A few months ago, after SHA-0 and MD5 were demonstrated to be less cryptographically secure than designed, I wrote an article on the integrity of hashing functions on caching and e-commerce. I conclude that article with:

Cache::Cache currently uses SHA-1. I switched it off of MD5 a few years ago because of a bug with the Digest::MD5 implementation, but was happy to get the extra 32 bits of keyspace. However, since the chances of accidentally collisions is no lower than before (i.e., astronomically low), and it's s unlikely that SHA-1 has been reduced to problem anywhere near the order of 2^48 (we'll wait and see), I see no reason to replace the current implementation at this time. There are other applications in which this will likely have an impact, but generating the cache key is not one of them.

Today, as is being covered on Boing Boing, and Bruce Schneier's blog, the SHA-1 hashing algorithm may be flawed as well. A Chinese research team is claiming to have been able to cause collisions in the keyspace in 2^69 operations, which while not as bad as the 2^48 of SHA-0, definitely invalidates SHA-1 as a one-way hashing technique for digital signatures and secure password storage.

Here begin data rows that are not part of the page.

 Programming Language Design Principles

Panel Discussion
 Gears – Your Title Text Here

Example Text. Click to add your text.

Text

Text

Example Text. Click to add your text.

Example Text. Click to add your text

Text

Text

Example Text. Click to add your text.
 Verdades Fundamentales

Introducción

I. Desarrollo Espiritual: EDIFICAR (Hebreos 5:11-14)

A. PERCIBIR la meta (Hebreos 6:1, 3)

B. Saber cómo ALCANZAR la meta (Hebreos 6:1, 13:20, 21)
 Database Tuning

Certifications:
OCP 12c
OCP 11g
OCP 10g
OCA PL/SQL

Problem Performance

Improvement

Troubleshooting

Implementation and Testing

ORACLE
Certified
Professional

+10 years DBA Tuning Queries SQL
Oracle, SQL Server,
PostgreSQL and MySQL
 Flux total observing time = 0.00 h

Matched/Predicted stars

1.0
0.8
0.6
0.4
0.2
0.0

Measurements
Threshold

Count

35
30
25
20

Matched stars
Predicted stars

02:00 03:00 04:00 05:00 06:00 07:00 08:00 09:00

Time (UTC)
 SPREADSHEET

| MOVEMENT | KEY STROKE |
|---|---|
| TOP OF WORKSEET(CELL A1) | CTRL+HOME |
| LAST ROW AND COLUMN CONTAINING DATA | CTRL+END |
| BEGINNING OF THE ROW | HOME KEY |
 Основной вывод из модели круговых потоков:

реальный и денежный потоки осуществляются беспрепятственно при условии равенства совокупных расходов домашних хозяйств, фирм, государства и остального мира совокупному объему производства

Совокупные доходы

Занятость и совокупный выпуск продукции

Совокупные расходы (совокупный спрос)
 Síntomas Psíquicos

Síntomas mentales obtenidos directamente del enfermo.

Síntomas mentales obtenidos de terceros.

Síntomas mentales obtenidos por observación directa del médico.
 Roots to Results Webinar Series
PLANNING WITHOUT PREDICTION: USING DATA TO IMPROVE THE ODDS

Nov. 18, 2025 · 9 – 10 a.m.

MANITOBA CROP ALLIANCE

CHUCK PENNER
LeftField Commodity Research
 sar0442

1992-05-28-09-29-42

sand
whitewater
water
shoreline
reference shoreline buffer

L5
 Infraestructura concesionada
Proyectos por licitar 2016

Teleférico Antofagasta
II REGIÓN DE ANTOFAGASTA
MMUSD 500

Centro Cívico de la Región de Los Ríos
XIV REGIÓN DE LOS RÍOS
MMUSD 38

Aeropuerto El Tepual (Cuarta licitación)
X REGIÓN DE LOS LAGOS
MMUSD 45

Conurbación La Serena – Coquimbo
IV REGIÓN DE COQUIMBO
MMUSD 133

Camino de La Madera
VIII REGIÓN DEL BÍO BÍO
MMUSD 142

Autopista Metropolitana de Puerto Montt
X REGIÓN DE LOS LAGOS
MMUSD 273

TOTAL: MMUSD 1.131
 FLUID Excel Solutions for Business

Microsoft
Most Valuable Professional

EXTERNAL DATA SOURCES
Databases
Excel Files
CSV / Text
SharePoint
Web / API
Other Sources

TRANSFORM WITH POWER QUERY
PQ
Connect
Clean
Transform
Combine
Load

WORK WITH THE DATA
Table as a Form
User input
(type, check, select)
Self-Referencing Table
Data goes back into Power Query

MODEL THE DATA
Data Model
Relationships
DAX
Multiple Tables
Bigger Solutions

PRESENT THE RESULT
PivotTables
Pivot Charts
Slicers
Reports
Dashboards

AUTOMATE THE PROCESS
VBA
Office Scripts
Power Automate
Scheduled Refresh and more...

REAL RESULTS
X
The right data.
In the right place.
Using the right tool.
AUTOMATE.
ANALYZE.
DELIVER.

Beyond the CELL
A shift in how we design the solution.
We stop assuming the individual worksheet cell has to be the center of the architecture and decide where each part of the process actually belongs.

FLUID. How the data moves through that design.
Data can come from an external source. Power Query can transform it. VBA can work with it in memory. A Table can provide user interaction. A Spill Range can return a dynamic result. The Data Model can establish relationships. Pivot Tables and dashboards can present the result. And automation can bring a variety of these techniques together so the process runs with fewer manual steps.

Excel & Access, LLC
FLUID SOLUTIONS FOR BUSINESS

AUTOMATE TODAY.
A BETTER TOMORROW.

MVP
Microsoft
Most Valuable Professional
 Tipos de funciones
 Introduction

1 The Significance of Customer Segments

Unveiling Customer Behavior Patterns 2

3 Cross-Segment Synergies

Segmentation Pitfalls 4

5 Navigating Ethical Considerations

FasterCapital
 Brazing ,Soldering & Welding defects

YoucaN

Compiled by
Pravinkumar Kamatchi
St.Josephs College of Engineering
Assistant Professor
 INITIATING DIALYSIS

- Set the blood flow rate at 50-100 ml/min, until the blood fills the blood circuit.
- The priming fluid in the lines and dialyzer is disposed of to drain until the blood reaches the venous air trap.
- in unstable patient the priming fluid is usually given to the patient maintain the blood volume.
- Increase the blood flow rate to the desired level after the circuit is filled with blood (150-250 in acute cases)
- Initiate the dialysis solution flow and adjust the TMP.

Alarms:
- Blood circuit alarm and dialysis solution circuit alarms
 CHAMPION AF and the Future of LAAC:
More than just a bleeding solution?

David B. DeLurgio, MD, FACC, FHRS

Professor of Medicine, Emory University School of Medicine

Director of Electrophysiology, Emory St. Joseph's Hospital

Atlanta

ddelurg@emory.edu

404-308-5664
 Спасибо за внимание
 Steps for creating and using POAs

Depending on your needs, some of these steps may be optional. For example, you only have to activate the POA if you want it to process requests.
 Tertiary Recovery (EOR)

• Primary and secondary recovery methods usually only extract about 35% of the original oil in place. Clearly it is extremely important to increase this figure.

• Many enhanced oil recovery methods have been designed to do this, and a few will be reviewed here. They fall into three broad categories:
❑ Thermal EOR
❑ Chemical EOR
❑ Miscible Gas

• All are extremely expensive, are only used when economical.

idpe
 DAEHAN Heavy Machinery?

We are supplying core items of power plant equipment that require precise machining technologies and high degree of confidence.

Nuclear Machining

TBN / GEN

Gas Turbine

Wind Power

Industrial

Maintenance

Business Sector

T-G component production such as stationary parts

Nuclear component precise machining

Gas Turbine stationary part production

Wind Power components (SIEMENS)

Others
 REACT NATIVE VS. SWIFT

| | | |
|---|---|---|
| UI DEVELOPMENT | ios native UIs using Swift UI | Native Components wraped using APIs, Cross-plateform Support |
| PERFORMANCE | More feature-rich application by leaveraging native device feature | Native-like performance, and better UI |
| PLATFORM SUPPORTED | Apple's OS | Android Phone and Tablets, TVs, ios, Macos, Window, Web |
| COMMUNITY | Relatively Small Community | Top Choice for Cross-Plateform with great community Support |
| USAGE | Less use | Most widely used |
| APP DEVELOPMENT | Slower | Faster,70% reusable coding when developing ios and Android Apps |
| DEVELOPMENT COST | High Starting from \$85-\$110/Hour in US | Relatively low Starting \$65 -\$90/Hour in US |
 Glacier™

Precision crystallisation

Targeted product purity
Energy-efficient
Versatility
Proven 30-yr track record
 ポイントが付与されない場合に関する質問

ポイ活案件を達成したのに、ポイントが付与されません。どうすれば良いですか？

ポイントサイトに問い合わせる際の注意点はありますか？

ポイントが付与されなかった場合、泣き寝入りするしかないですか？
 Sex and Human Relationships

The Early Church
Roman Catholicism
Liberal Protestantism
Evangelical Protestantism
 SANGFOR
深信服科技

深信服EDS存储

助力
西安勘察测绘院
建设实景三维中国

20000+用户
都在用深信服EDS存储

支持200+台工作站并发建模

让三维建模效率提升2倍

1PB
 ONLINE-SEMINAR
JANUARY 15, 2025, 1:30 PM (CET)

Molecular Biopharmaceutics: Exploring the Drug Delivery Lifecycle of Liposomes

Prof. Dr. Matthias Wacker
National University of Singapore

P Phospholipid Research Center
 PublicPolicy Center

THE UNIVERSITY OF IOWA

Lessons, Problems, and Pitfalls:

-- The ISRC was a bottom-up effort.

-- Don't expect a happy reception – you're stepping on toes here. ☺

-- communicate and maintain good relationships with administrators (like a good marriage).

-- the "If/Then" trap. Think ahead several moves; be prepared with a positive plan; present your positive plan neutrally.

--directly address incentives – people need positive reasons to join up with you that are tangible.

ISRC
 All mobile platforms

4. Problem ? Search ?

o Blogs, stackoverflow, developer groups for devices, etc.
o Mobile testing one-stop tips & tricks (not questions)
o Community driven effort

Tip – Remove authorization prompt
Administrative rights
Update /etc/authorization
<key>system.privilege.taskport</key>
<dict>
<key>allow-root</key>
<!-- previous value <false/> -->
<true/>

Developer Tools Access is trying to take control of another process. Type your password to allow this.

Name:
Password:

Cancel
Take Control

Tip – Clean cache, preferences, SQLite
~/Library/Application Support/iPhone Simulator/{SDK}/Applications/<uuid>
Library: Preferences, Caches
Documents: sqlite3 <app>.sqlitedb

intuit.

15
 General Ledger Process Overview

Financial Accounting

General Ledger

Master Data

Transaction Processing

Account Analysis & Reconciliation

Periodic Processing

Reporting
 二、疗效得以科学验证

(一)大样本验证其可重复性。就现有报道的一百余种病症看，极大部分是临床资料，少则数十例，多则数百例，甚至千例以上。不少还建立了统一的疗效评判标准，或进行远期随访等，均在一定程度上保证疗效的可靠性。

As far as what this means for Cache::Cache, I believe it is still okay. The SHA-1 attack requires access to the hash string itself, which the Cache::Cache API does not expose directly. Without the hash itself, the chance of random collision is still infinitesimally small. An attacker on code using Cache::Cache would require access to the cache data directory. And if that were the case, this is almost certainly not the weakest point in the system. Moving away from SHA-1 would require invalidating existing caches, which would be difficult for many users. However, if you are particularly vulnerable to this attack, please let me know and I will write a custom patch for your version of the library.